Providing parks for sports teams keeps thousands of Aucklanders occupied every weekend and is a social good, he says.
"It's easy to quantify the cost of running sports parks. It's a lot harder to quantify the social benefits."
Other factors also come into play with moves to restrict money that comes from pokie machines, for example.
The trust represents 11 Papatoetoe sports clubs, which was a move to reduce costs and improve organisation.
The popularity of a fund set up by the trust that pays for kids' registration fees and basic equipment shows there's a desire to play sport but a lack of funding, Mr Leydesdorff says.
More than 200 applicants applied for 100 grants.
"Kids out there want to play sport but can't afford it as it is."
Southern local boards spoken to by the Manukau Courier are also against the user-pays proposal.
Manurewa Local Board chairwoman Angela Dalton says it won't work in her community.
"It would impact outcomes around young people. We're trying to encourage people to get out and get active. People are struggling enough in our communities without having to pay for sports fields."
Mangere-Otahuhu Local Board chairman Peter Skelton is also worried about the proposal's impact.
"It was mentioned in our workshops but we told them where to go. It's a no-no."
The council can't start asking sports clubs to pay for using grounds when poor drainage means the fields are often closed anyway, he says.

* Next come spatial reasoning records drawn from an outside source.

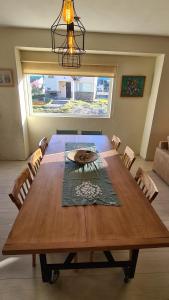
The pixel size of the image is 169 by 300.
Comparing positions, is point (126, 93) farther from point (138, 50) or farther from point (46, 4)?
point (46, 4)

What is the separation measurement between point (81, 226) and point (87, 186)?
44cm

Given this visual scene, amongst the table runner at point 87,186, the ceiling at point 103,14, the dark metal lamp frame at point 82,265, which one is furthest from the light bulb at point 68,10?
the dark metal lamp frame at point 82,265

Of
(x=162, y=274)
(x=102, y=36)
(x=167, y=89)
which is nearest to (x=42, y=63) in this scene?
(x=102, y=36)

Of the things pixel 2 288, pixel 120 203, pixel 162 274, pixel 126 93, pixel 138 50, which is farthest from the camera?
pixel 126 93

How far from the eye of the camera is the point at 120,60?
3.42m

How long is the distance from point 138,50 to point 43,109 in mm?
2241

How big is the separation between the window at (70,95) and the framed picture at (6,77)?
507mm

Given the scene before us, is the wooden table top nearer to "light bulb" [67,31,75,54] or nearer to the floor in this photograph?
the floor

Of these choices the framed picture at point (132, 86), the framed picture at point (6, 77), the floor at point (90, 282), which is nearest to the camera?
the floor at point (90, 282)

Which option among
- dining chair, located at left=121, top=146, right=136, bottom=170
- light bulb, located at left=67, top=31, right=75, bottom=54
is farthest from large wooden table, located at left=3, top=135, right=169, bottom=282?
light bulb, located at left=67, top=31, right=75, bottom=54

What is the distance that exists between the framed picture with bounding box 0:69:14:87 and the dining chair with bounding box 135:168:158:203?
283 cm

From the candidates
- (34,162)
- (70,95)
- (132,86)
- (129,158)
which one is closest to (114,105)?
(132,86)

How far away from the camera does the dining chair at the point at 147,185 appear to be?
1.40 m

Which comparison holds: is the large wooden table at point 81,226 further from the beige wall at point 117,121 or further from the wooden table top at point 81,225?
the beige wall at point 117,121
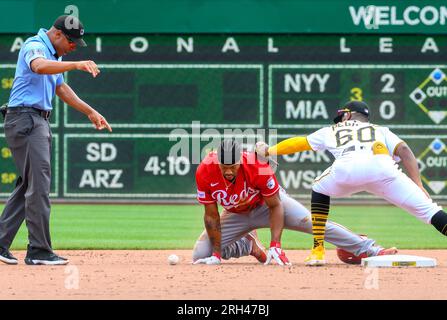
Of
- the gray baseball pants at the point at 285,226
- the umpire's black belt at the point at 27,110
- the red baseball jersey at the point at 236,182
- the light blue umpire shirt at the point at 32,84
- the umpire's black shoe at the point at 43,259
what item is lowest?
the umpire's black shoe at the point at 43,259

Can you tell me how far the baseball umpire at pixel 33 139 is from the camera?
7.59 meters

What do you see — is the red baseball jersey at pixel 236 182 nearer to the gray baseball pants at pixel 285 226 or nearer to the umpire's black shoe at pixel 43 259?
the gray baseball pants at pixel 285 226

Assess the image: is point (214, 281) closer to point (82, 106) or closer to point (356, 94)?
point (82, 106)

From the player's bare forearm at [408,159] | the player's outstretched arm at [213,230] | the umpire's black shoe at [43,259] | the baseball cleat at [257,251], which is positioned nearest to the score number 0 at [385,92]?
the baseball cleat at [257,251]

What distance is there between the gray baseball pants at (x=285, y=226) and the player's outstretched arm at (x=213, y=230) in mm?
173

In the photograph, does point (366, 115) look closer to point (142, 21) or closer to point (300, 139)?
point (300, 139)

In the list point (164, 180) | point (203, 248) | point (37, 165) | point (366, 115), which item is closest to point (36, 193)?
point (37, 165)

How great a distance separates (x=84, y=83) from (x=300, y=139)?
336 inches

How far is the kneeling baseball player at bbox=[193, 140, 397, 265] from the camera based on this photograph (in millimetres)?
7844

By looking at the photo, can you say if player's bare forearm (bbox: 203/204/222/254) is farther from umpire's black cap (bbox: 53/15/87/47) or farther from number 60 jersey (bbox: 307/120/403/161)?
umpire's black cap (bbox: 53/15/87/47)

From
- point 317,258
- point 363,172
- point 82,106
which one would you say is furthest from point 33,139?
point 363,172

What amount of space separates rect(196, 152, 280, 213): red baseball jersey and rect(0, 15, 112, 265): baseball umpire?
0.95 meters

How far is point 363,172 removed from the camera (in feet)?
25.5

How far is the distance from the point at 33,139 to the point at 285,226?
224 centimetres
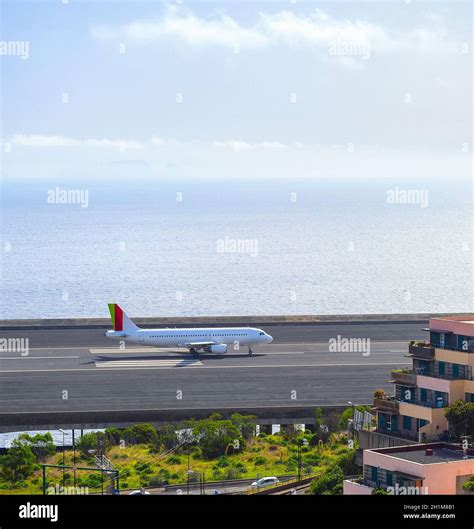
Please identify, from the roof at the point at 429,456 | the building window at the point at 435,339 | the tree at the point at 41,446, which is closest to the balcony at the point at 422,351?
the building window at the point at 435,339

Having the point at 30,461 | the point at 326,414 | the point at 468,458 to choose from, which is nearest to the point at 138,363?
the point at 326,414

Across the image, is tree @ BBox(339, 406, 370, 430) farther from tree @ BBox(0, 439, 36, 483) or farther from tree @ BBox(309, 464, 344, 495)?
tree @ BBox(309, 464, 344, 495)

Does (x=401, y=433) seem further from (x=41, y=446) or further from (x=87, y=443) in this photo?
(x=41, y=446)

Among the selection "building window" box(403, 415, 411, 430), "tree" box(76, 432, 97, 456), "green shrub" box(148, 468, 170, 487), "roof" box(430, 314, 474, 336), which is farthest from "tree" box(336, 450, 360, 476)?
"tree" box(76, 432, 97, 456)

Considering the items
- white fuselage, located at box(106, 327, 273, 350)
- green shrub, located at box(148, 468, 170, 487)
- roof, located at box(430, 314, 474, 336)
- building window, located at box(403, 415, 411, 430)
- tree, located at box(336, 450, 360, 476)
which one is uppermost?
roof, located at box(430, 314, 474, 336)

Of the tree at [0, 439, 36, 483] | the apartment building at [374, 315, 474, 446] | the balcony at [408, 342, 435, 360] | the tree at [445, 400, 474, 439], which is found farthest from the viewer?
the tree at [0, 439, 36, 483]
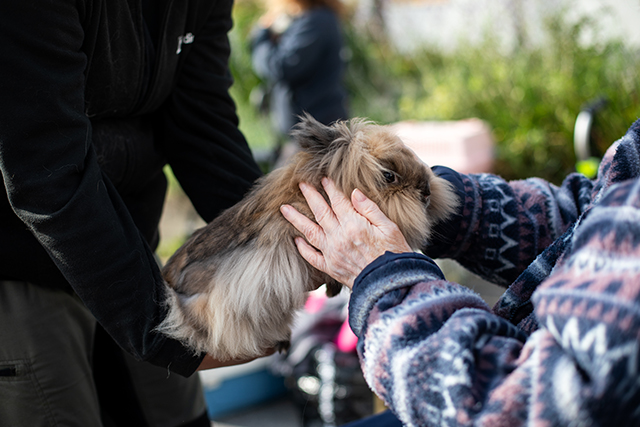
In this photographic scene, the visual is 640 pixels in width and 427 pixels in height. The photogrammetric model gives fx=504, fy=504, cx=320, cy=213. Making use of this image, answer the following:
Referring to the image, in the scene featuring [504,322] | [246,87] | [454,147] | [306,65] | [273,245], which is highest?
[306,65]

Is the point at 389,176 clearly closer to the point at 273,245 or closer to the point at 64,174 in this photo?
the point at 273,245

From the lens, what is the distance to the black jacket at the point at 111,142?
1.17 m

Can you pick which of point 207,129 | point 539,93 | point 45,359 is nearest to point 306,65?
point 539,93

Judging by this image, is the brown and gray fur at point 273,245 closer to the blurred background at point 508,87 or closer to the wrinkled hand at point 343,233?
the wrinkled hand at point 343,233

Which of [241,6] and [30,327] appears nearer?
[30,327]

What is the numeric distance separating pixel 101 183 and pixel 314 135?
0.61 meters

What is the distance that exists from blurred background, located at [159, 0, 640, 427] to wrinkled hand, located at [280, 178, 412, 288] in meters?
2.22

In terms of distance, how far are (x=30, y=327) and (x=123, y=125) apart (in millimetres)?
694

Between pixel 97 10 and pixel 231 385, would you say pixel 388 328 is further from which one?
pixel 231 385

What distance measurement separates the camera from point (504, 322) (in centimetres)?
109

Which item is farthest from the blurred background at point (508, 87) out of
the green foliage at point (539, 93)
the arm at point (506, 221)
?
the arm at point (506, 221)

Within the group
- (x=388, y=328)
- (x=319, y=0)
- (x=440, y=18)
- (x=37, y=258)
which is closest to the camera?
(x=388, y=328)

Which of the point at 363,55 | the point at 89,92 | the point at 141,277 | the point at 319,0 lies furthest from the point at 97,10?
the point at 363,55

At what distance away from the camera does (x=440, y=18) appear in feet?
26.9
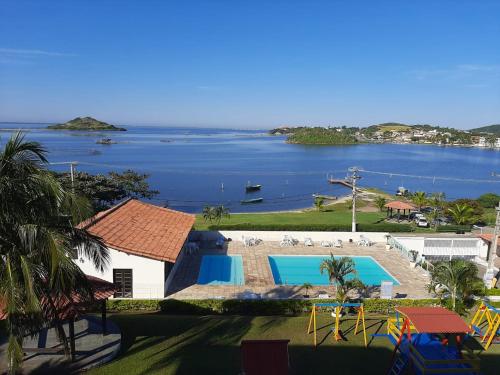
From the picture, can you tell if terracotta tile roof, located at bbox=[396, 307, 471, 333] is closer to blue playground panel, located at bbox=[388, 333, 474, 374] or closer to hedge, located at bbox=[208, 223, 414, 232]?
blue playground panel, located at bbox=[388, 333, 474, 374]

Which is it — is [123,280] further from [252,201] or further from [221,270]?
[252,201]

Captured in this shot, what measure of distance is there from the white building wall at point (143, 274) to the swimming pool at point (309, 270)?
6.24 metres

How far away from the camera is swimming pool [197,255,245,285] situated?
21109mm

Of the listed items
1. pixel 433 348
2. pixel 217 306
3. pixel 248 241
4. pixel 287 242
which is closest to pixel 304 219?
pixel 287 242

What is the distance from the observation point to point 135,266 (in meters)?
18.3

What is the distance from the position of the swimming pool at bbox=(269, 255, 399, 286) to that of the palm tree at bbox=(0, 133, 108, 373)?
48.3 feet

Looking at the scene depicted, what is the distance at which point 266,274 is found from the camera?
2212 centimetres

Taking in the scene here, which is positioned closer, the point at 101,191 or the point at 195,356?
the point at 195,356

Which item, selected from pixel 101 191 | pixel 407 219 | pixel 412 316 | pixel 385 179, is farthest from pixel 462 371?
pixel 385 179

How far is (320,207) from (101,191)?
23903 mm

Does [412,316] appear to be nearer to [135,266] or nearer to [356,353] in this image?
[356,353]

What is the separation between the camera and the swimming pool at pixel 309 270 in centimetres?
2262

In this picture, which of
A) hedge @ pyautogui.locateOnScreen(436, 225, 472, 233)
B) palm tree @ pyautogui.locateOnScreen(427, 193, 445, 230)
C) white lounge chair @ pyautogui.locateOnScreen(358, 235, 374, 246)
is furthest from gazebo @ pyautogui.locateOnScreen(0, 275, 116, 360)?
palm tree @ pyautogui.locateOnScreen(427, 193, 445, 230)

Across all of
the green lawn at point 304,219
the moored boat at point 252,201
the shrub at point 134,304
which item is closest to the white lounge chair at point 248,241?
the green lawn at point 304,219
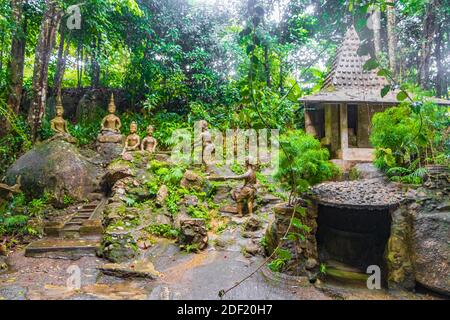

Mayor Len Brown says efficiencies are needed to keep the 2013-2014 rates increase below 4 per cent.
But the cost-reduction proposals, including user-pays sports parks, haven't been considered by the council yet, he says.
"My approach is to find a balance between savings and investment in the services our communities depend on.
"That is what I'll be proposing in the budget and I am confident that through reprioritisation and working more efficiently we can deliver low rates increases."
The council considers the next draft annual plan in November, followed by public consultation before being adopted next year.